Покончив с платьем, Лев Ильич задрал ее кружевную рубашку и, стоя на коленях, прыгающими руками стал расстегивать брюки.
– Если мы… если мы все, все уже знаем… если готовы на все… знаем, что любим друг друга… и… что нет другого пути… что… наши звезды сияют друг другу, – бормотала она, глядя на лепной венец потолка, – если мы встретились… пусть ужасно и нелепо, пусть даже глупо… как и все, что случается вдруг… то давай хотя бы дорожить этой тонкой нитью… этим слабым лучом… давай беречь все это хрупкое и дорогое… давай постараемся… ааа!
Мускулистый, длинный и неровный член Льва Ильича вошел в нее.
Павлушка неловко открыл шампанское. Пена хлынула из бутылки на поднос.
– Дай сюда, пентюх! – забрал бутылку Саблин. – А сам пшел вон!
Лакей согнулся, словно получив невидимый удар в живот, и вышел.
– Почему русские так не любят прислуживать? – спросил Мамут.
– Гордыня, – ответил отец Андрей.
– Хамство простое наше великорусское, – вздохнул Румянцев.
– Мы сами виноваты. – Румянцева нежно гладила скатерть. – Воспитывать прислугу надо уметь.
– То есть сечь? Это не выход. – Саблин хмуро разливал вино по бокалам. – Иногда приходится, конечно. Но я это не люблю.
– Я тоже против порки, – заговорил отец Андрей. – Розга не воспитывает, а озлобляет.
– Просто сечь надобно с толком, – заметила Румянцева.
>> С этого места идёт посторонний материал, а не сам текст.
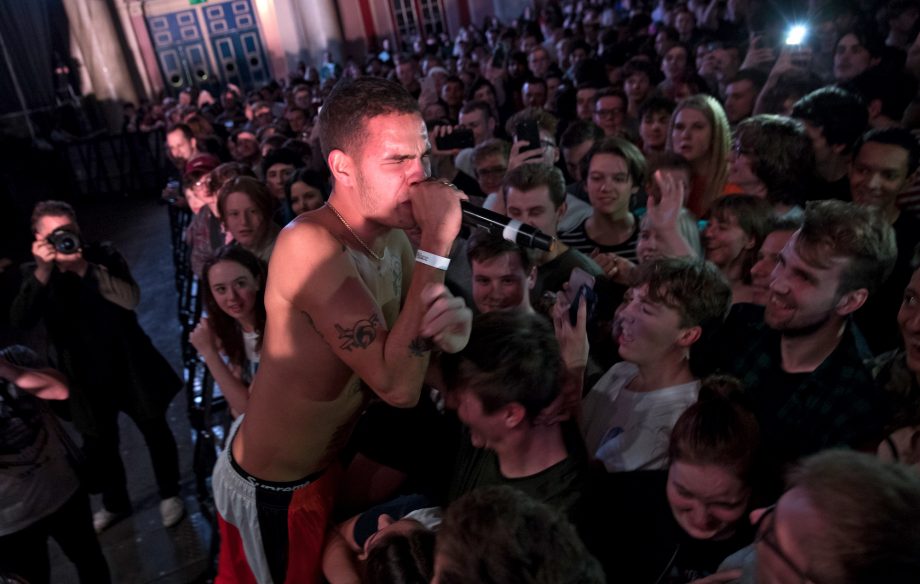 Slowthai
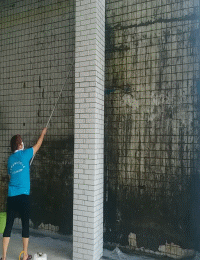 如何清理外墙墙体的水泥污垢实用教程视频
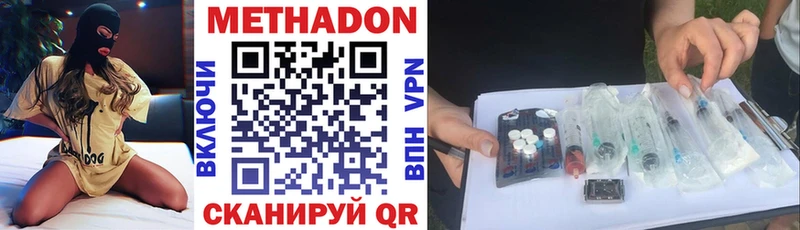 Метадон methadone  Кинель 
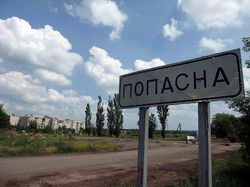 Боевики ночью открыли огонь по городу Попасная – Лысенко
– Конечно, конечно! – встрепенулась Арина. – У покойной Танечки Бокшеевой я раз такое видала! Мы к ней после гимназии зашли, она мне обещала новую Чарскую дать почитать, а там – кавардак! Гувернантка вазу разбила. И ее Танечкин папа наказывал публично. Он говорит: «Вот и хорошо, барышни, что вы пришли. Будете исполнять роль публики». Я не поняла сначала ничего: гувернантка ревет, кухарка на стол клеенку стелит, мама Танина с нашатырем. А потом он гувернантке говорит: «Ну-ка, негодница, заголись!» Та юбку подняла, на клеенку грудью легла, а кухарка ей на спину навалилась. Он с нее панталоны-то стянул, я гляжу, а у нее вся задница в шрамах! И как пошел по ней ремнем, как пошел! Она – вопить! А кухарка ей в рот корпию запихала! А он – раз! раз! раз! А Танечка меня локтем в бок пихает, говорит, ты посмотри, как у нее…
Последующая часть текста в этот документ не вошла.